The halt to sales is forcing Toyota to suspend production at five plants, idling more than 20,000 workers and leaving 1,200 Toyota dealers sitting with roughly 250,000 unsold and for now, unsalable vehicles worth nearly $50 billion. Jesse Toprak, an analyst with TrueCar.com, says Toyota will probably have to help the dealers finance the inventory as the sales freeze continues.
Financing inventory, however, is only one part of the equation. Consumers have more choices now; the competition has gotten much tougher. Also, consumers are much less loyal to brands, so the negative impact could be more severe. "Toyota is big enough to survive, but this hits them at the core. The recovery plan coming out of this mess is going to be critical," says Toprak, who suggests that Toyota will probably have to spend heavily on advertising and incentives to restart sales when the problem is finally identified.
Toprak believes that Toyota's problems could prompt consumers to take a second look at American brands such as Ford and Chevrolet and could also boost Korean nameplates such as Hyundai and Kia, which have lineups that closely match Toyota's. Even European luxury makers such as Mercedes-Benz and BMW, which have been eclipsed by Toyota's Lexus brand, could benefit, he says.
Toyota officials insist that the company's reputation for quality, reliability and durability, which is at the heart of Toyota's brand appeal to consumers, will survive. Judging from the automaker's new advertising campaign which extols the reliability and durability of the company's vehicles and notes that 80% of the Toyotas sold in the past few decades are still on the road company executives are clearly concerned about the fallout from sharply rising recalls. Another sign of their anxiety: the automaker is stepping up plans to make some expensive safety options, like electronic stability control, standard in all its vehicles.
Toyota hasn't tallied how much the recall will cost, said Yoshimi Inaba, the company's top executive in the U.S., after a speech in Detroit. But he said Toyota is committed to using the recalls to impress customers with the company's service. "It is an opportunity to prove ourselves to them," he said.
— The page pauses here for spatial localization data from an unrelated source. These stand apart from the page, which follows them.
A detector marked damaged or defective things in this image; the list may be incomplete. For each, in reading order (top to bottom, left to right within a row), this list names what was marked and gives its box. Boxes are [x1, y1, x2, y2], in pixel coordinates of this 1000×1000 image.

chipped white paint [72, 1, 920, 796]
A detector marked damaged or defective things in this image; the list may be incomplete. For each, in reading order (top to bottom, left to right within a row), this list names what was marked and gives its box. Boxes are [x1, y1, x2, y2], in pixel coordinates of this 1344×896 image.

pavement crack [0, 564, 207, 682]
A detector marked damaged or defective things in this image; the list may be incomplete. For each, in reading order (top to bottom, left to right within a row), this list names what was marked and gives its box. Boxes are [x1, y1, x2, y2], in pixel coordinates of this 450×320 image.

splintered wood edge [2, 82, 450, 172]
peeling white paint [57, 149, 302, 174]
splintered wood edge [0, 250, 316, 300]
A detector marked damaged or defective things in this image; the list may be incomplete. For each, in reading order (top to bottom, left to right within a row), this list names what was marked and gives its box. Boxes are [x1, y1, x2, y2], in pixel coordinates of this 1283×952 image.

Inaba also noted that Toyota continues to invest heavily in research and development, spending more than $9 billion in 2009, "with emphasis on safety and on the environment." Nevertheless, Toyota faces significant challenges from both Volkswagen AG and a re-emergent General Motors Corp. as it struggles to keep its standing as the world's top automaker. Both Volkswagen and GM are in a better position to cash in on growth in key emerging markets such as Brazil, Russia, India and China, according to a new study by the Boston Consulting Group.
Inaba said Toyota plans to launch 10 new products this year, beginning with a redesigned 2011 Sienna minivan and later with the official launch of a $375,000 Lexus supercar, the carbon-fiber LFA. Also, the Toyota Scion will expand its product line.
Inaba is probably digesting the reality that replacing GM as the world's top automaker hasn't been nearly as satisfying, or as durable, as he had once hoped.